**Excerpt to read:**
»»

From: Oleg Nesterov <oleg@redhat.com>
To: "Eric W. Biederman" <ebiederm@xmission.com>
Cc: Andrew Morton <akpm@linux-foundation.org>,
Aaron Tomlin <atomlin@redhat.com>,
Pavel Emelyanov <xemul@parallels.com>,
Serge Hallyn <serge.hallyn@ubuntu.com>,
Sterling Alexander <stalexan@redhat.com>,
linux-kernel@vger.kernel.org
Subject: Re: [PATCH 1/2] exit: reparent: fix/update the comments in zap_pid_ns_processes()
Date: Tue, 25 Nov 2014 17:57:45 +0100 [thread overview]
Message-ID: <20141125165745.GB28913@redhat.com> (raw)
In-Reply-To: <874mtodzhd.fsf@x220.int.ebiederm.org>
On 11/24, Eric W. Biederman wrote:
>
> Oleg Nesterov <oleg@redhat.com> writes:
>
> > The comments in zap_pid_ns_processes() are simply wrong, we need
> > to explain how this code actually works.
> >
> > 1. "Ignore SIGCHLD" looks like optimization but it is not, we also
> > need this for correctness.
> >
> > 2. The comment above sys_wait4() could be more clear.
> >
> > 3. The comment about TASK_DEAD children is outdated. Contrary to
> > what it says we do not need to make sure they all go away.
>
> We absolutely do need to wait until they all go away.
I can easily miss something, and that is why I asked you to review this
change. But if I missed something, perhaps we should update the comments?
This "wait until TASK_DEAD children" loop was added to ensure that
child_reaper can't be reaped before other tasks in this pid namespace.
6347e90091041e "pidns: guarantee that the pidns init will be the last pidns
process reaped".
But this was needed because proc_flush_task(pid == 1) called
kern_unmount(proc_mnt). After 0a01f2cc390e10633 "pidns: Make the pidns
proc mount/umount logic obvious" we can rely on schedule_work() in
free_pid(nr_hashed == 0).
So in any case I think that the current comment is outdated.
> - rusage will be wrong if we don't wait.
I already answered in 0/2, let me quote myself:
Do you mean cstime/cutime/c* accounting?
Firstly it is not clear what makes child_reaper special in _this_ sense, but
this doesn't matter at all.
The auotoreaping/EXIT_DEAD children are not accounted, only wait_task_zombie()
accumulates these counters. (just in case, accounting in __exit_signal() is
another thing).
> - We won't wait for an injected process in a pid namespace,
> or a processes debugged with gdb to be reaped before the pid
> init process exits if we don't wait.

««

**Aim 1:** Copy the listing below word for word.

[Excerpt from a dataset]
»»

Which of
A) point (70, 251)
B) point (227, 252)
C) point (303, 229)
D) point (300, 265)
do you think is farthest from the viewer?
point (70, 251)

««

**Aim 2:** According to the mailing list message above, what was the loop that waits for TASK_DEAD children added to ensure?

**Finished answer 1:**
Which of
A) point (70, 251)
B) point (227, 252)
C) point (303, 229)
D) point (300, 265)
do you think is farthest from the viewer?
point (70, 251)

**Finished answer 2:** It was added to ensure that child_reaper can't be reaped before other tasks in this pid namespace.